The Velociraptor API :: Velociraptor

The Velociraptor API

Velociraptor can be fully controlled by external programs using the Velociraptor API. In this page you will learn how to connect to the server using the API and control it using a Python script to schedule collections on hosts and retrieve the results of those collections.

Connecting an external program to Velociraptor via the API can enable a SOAR like workflow, automating the launching and reading or artifact data.

This can increase the attack surface of the system, as compromise of the API keys can enable an attacker to act on the Velociraptor server with the permissions given to the key.

Please, be aware of the implications of allowing automated collection on endpoints and review the information in Artifact Security carefully.

Why an API?

Modern threat detection and DFIR work consists of many different products and tools all working together. In reality Velociraptor is just a part of a larger ecosystem consisting of network detections, SIEM or other tools. It is therefore important to ensure that Velociraptor integrates well with other tools.

Generally there are two main requirements for Velociraptor integration:

Velociraptor can itself control other systems. This can be achieved using VQL and the execve() or http_client() plugins (See Extending VQL for an example)
Velociraptor can be controlled by external tools. This allows external tools to enrich and automate Velociraptor using an external API

API Server

The Velociraptor API is exposed over a streaming gRPC server. The gRPC protocol allows encrypted and streaming communications between API clients (i.e. calling external programs) and Velociraptor itself.

The communication is encrypted and protected using mutual certificate authentication verified by the built in Velociraptor CA. This means that callers are identified by their client certificates which must be issued by the Velociraptor CA.

The Velociraptor API communications

The Velociraptor API itself is very simple, yet extremely powerful! It simply exposes a method called Query. Callers are able to run arbitrary VQL queries and stream the results over the single API call.

Since VQL allows for many tasks, from server administration, post processing of collection results and scheduling of new collections, the API is extremely flexible and powerful.

Protecting the API

The API is extremely powerful so it must be protected! The whole point of an API is to allow a client program (written in any language) to interact with Velociraptor. Since we use certificates to authenticate callers, the client program must present a certificate as part of its connection (This mechanism is built into gRPC).

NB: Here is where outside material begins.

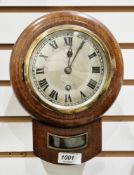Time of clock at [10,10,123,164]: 12:04
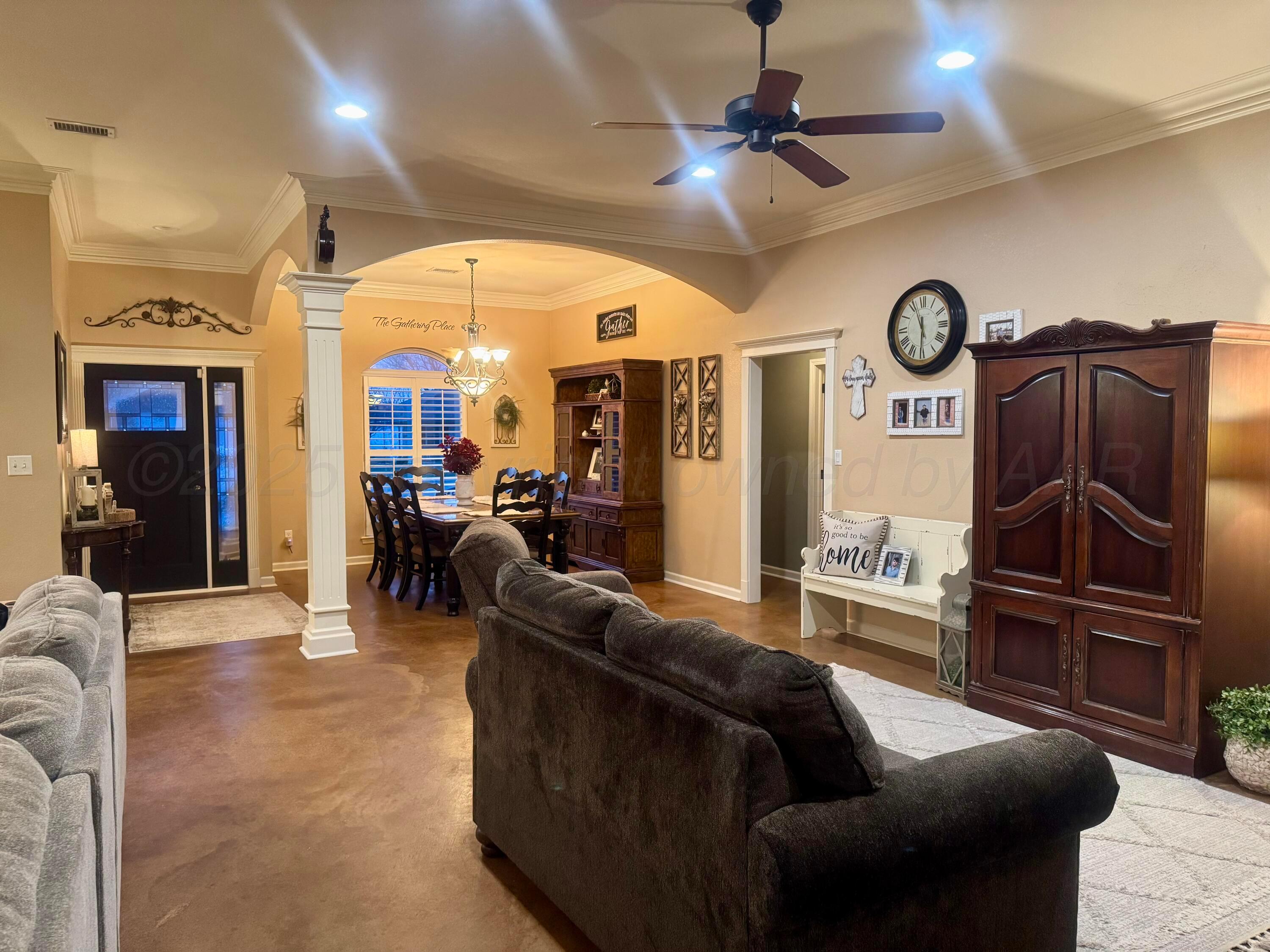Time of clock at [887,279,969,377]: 11:30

The server can mint a certificate for the client program to use. This allows it to authenticate and establish a TLS connection with the API server.

By default the API server only listens on 127.0.0.1 - this allows scripts on the local machine to call into the API, but if you want to use an external caller you can change the server’s configuration file by setting the bind_address field under the API section to 0.0.0.0 allowing the API to bind on all interfaces. Following is the relevant excerpt from the configuration file.

API:
  hostname: www.example.com
  bind_address: 0.0.0.0
  bind_port: 8001
  bind_scheme: tcp
  pinned_gw_name: GRPC_GW

After this change the server will report on the logs that the API server is now listening on all interfaces.

[INFO] 2021-11-07T01:57:26+10:00 Starting gRPC API server on 0.0.0.0:8001

Creating an API client configuration

You can create a new client api config file which includes a client certificate that allows the client program to identify itself with the server. The server will verify that the certificate is signed by the Velociraptor CA prior to accepting connections. The produced YAML file contains private keys, public certificates, the CA’s certificate, and connection parameters.

Example:

$ velociraptor --config server.config.yaml config api_client --name Mike --role administrator api.config.yaml

This command can be broken into:

--config server.config.yaml: load the server config which contains the CA private keys needed to sign a new minted certificate. This also allows the CLI command to create a new user in the server’s datastore.
config api_client: generate an api_client configuration, including client certificate.
--name Mike: Certificates represent user identities. The name of the certificate will be used to identify the caller and enforce ACLs on it. If the user does not exist then it will be created in the datastore and the server will need to be restarted for it to recognize the new user.
--role administrator: This option will also assign a role to the new identity. The role is used to test permissions of what the caller may do. If --role is specified then the user will be created on the server if it does not already exist. In the example above the user is granted the role administrator which includes all the permissions of the minimal API role api - see note below.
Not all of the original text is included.